LISTED ENTRIES:
+++
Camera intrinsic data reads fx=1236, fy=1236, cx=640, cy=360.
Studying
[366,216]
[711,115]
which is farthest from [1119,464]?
+++
DESCRIPTION OF THE TASK:
Retype each of the lines above with no changes at all.

THE COMPLETED TASK:
Camera intrinsic data reads fx=1236, fy=1236, cx=640, cy=360.
Studying
[366,216]
[711,115]
which is farthest from [1119,464]?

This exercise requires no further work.